Problem statement
Reproduce, word for word, the lines of the records below that run from the line containing "In terms of distance to" through the line containing "4. green grass, located", with both of those lines included.

-=-=-=-=-

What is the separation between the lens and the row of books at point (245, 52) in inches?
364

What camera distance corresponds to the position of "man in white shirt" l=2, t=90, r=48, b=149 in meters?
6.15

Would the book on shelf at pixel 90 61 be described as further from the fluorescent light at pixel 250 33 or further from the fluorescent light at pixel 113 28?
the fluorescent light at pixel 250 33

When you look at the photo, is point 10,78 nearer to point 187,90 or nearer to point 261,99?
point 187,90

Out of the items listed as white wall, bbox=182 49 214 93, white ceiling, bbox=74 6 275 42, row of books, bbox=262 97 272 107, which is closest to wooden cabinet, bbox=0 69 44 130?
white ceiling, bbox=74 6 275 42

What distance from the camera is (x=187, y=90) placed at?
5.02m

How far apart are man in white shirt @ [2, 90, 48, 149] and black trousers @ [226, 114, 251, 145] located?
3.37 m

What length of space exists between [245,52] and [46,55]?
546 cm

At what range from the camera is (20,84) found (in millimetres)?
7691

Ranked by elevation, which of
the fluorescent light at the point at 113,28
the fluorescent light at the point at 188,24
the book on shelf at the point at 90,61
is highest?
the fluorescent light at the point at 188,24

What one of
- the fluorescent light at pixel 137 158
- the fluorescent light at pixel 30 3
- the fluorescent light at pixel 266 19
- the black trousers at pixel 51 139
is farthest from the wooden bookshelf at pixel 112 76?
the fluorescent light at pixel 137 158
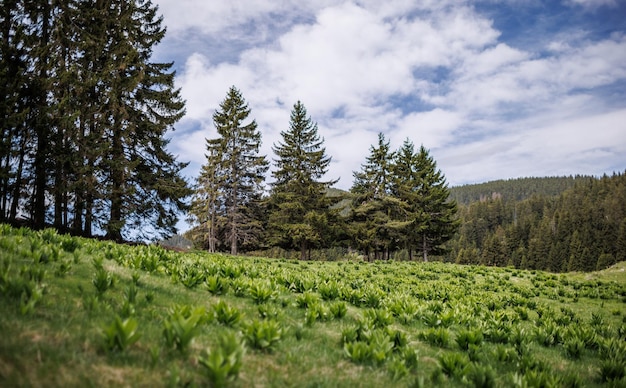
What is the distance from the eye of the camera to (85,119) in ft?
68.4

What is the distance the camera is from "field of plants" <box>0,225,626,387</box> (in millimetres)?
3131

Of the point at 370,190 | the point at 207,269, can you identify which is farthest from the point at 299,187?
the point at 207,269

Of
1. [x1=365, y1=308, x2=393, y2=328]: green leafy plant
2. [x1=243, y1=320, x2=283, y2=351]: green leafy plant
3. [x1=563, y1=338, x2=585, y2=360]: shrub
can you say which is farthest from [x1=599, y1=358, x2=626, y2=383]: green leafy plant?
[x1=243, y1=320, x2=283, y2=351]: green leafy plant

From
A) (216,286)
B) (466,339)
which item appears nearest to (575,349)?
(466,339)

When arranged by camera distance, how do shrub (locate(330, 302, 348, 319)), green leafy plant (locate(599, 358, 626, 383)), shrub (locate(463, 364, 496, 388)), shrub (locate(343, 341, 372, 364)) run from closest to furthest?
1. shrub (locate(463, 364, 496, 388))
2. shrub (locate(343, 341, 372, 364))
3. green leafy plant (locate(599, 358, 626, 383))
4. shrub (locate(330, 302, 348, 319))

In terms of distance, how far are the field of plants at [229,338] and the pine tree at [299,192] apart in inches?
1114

-=-=-=-=-

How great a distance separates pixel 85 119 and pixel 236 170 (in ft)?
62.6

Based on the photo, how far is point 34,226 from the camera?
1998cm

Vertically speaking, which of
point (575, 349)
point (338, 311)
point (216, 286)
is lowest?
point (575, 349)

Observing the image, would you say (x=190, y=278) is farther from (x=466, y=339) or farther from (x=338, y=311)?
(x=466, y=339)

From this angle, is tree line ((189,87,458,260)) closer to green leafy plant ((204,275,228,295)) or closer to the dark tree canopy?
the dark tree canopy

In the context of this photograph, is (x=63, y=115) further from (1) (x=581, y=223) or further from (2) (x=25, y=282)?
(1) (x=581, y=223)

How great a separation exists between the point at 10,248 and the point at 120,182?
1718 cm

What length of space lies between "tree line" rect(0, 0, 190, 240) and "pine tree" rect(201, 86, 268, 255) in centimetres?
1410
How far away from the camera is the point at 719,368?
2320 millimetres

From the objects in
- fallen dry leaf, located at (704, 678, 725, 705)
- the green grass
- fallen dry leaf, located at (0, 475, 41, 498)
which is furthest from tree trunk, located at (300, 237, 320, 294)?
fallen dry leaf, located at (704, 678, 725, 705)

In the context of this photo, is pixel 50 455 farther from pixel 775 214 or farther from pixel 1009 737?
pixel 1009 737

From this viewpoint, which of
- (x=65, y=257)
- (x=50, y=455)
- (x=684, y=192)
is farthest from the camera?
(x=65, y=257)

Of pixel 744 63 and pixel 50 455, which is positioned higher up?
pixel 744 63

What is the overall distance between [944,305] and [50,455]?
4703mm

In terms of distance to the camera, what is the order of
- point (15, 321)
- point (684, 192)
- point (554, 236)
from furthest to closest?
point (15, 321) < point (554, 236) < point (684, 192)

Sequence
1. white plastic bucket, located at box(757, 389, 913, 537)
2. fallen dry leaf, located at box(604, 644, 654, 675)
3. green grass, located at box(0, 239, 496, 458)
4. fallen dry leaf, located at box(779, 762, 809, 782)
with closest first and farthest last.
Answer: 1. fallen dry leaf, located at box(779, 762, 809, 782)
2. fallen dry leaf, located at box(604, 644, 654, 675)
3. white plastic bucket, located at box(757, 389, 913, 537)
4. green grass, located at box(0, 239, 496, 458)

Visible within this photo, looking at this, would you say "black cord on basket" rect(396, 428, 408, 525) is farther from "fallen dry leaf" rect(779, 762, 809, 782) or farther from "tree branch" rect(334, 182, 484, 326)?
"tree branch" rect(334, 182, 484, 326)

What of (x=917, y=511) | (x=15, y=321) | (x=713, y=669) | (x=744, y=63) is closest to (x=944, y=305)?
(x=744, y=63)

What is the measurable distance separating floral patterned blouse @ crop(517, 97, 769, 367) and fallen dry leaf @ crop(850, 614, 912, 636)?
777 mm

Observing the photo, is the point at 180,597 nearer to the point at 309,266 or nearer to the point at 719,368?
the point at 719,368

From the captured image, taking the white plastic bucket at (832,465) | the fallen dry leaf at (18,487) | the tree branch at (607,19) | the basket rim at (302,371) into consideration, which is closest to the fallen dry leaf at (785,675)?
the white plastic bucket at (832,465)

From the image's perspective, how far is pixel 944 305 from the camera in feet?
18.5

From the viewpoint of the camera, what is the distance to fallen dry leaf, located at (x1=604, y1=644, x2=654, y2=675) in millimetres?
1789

-=-=-=-=-

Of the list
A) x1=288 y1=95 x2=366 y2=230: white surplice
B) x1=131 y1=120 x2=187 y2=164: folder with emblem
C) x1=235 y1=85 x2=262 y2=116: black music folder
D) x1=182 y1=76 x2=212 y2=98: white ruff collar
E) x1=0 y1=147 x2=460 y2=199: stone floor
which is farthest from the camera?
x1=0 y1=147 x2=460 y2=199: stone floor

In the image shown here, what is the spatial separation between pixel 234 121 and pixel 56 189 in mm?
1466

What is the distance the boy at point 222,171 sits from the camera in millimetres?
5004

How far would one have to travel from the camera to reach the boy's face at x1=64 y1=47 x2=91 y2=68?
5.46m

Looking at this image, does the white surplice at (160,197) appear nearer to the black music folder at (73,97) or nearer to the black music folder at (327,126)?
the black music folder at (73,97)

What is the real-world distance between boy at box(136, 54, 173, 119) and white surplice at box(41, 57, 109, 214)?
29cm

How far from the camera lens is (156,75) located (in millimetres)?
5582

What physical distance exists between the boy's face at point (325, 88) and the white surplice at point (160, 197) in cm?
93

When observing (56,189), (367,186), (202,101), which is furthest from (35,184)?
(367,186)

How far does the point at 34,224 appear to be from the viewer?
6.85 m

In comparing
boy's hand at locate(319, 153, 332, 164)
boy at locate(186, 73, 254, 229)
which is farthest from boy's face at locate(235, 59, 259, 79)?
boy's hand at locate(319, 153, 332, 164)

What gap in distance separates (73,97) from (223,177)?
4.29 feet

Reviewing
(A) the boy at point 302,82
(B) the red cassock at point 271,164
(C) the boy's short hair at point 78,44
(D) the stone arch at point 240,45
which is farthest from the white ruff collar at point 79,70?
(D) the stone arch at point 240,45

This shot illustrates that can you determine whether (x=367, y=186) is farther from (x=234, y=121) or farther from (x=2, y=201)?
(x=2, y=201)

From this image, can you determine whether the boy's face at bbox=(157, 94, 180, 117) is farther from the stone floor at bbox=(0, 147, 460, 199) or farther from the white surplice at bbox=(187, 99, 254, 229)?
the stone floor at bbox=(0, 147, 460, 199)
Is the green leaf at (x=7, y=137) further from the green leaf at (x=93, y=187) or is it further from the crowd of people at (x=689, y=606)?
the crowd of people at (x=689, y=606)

-=-=-=-=-

Task answer
In terms of distance to the camera, what is the order of
- point (15, 321)
- point (684, 192)
- point (554, 236)
from furthest to closest?
point (15, 321) < point (554, 236) < point (684, 192)

Sequence
1. white plastic bucket, located at box(757, 389, 913, 537)
2. fallen dry leaf, located at box(604, 644, 654, 675)
3. green grass, located at box(0, 239, 496, 458)
4. fallen dry leaf, located at box(779, 762, 809, 782)
with closest first and farthest last.
Answer: 1. fallen dry leaf, located at box(779, 762, 809, 782)
2. fallen dry leaf, located at box(604, 644, 654, 675)
3. white plastic bucket, located at box(757, 389, 913, 537)
4. green grass, located at box(0, 239, 496, 458)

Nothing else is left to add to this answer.